Bicarbonate supplementation may improve performance in activities like running, sprinting or swimming. The scientific explanation behind this involves what happens on our bodies during exercise in terms of chemistry. During high intensity exercise, acid (H+) and carbon dioxide (CO2) accumulate in the muscle and blood. In order to get rid of the acidity, the acid and CO2 are buffered with bicarbonate ions and are then removed through the lungs. Bicarbonate loading (0.3 g per kg taken 60-90 minutes prior to exercise or 5 g taken twice a day for 5 days) is an effective way to buffer acidity during high intensity exercise with 1-3 minutes duration. However, one drawback of this supplement is that bicarbonate may cause gastrointestinal distress. Nevertheless, it is regarded as a safe supplement.

  • Β-alanine

The effects of b-alanine supplementation on performance have recently sparked interest. B-alanine has ergogenic potential based on its relationship with carnosine. Carnosine is believed to be one of the primary muscle buffering substances available in skeletal muscle and increase the available store may improve exercise performance. According to studies, supplementation of b-alanine for 28 days can increase carnosine levels. Consequently, it can increase work capacity and decrease time to fatigue. In other words, it can be a very efficient performance enhancing supplement. Furthermore, adding b-alanine supplementation with creatine may improve performance compared to creatine alone.

  • Caffeine

Caffeine is a naturally derived stimulant found in coffee, tea, chocolate, soft drinks, energy drinks and many nutritional supplements. Caffeine has a proven positive effect on energy expenditure, weight loss, and body fat, and it is an effective ergogenic aid as well. In fact, it can improve speed, peak power, and mean power. Studies indicate that ingestion of caffeine (3-9 mg per kg taken 30 – 90 minutes before exercise) can spare carbohydrate use during exercise and therefore improve endurance exercise capacity. This is explained if we consider that low carbohydrate stores lead to fatigue. In addition to the apparent positive effects on endurance performance, caffeine has also been shown to be beneficial during anaerobic activities.

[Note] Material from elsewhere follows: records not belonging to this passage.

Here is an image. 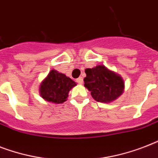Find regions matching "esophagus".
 I'll use <instances>...</instances> for the list:
<instances>
[{"label":"esophagus","mask_w":158,"mask_h":158,"mask_svg":"<svg viewBox=\"0 0 158 158\" xmlns=\"http://www.w3.org/2000/svg\"><path fill=\"white\" fill-rule=\"evenodd\" d=\"M76 82L78 83V84H83V82H84V80H83V78H82V77H79V78H78V79H76Z\"/></svg>","instance_id":"1"}]
</instances>
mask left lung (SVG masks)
<instances>
[{
    "instance_id": "1",
    "label": "left lung",
    "mask_w": 158,
    "mask_h": 158,
    "mask_svg": "<svg viewBox=\"0 0 158 158\" xmlns=\"http://www.w3.org/2000/svg\"><path fill=\"white\" fill-rule=\"evenodd\" d=\"M85 73L84 86L91 92L92 97L97 102H110L123 94L125 83L122 78L104 65L86 69Z\"/></svg>"
}]
</instances>
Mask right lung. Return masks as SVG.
I'll return each mask as SVG.
<instances>
[{
    "label": "right lung",
    "instance_id": "1",
    "mask_svg": "<svg viewBox=\"0 0 158 158\" xmlns=\"http://www.w3.org/2000/svg\"><path fill=\"white\" fill-rule=\"evenodd\" d=\"M75 85L76 83L65 74L52 69L41 83L39 92L46 101L60 104L66 101L69 90Z\"/></svg>",
    "mask_w": 158,
    "mask_h": 158
}]
</instances>
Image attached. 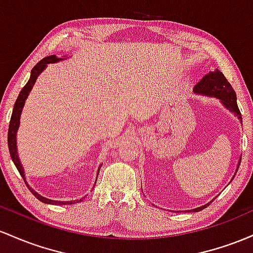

According to the ISSN, caffeine use does not cause dehydration and is considered a safe and effective supplement after several studies reviewing the existing literature and evidence around this topic. People who drink caffeinated drinks regularly, however, appear to experience less ergogenic benefits from caffeine. However, doses above 9 mg/kg can result in urinary caffeine levels that surpass the doping threshold for many sport organizations.

Conclusion

Adopting and maintaining a nutrient dense and balanced diet, regular training, proper timing of nutrient intake, and ensuring there is adequate rest are cornerstones to enhancing performance. Using a limited number of nutritional supplements that research has supported such as sports drinks, carbohydrate, creatine and caffeine can help improve energy availability, promote recovery and are therefore beneficial for the active individual when take with caution. The main thing to remember is to be open-minded and critically appraise media reports when it comes to dietary/sports supplements. Knowledge is power!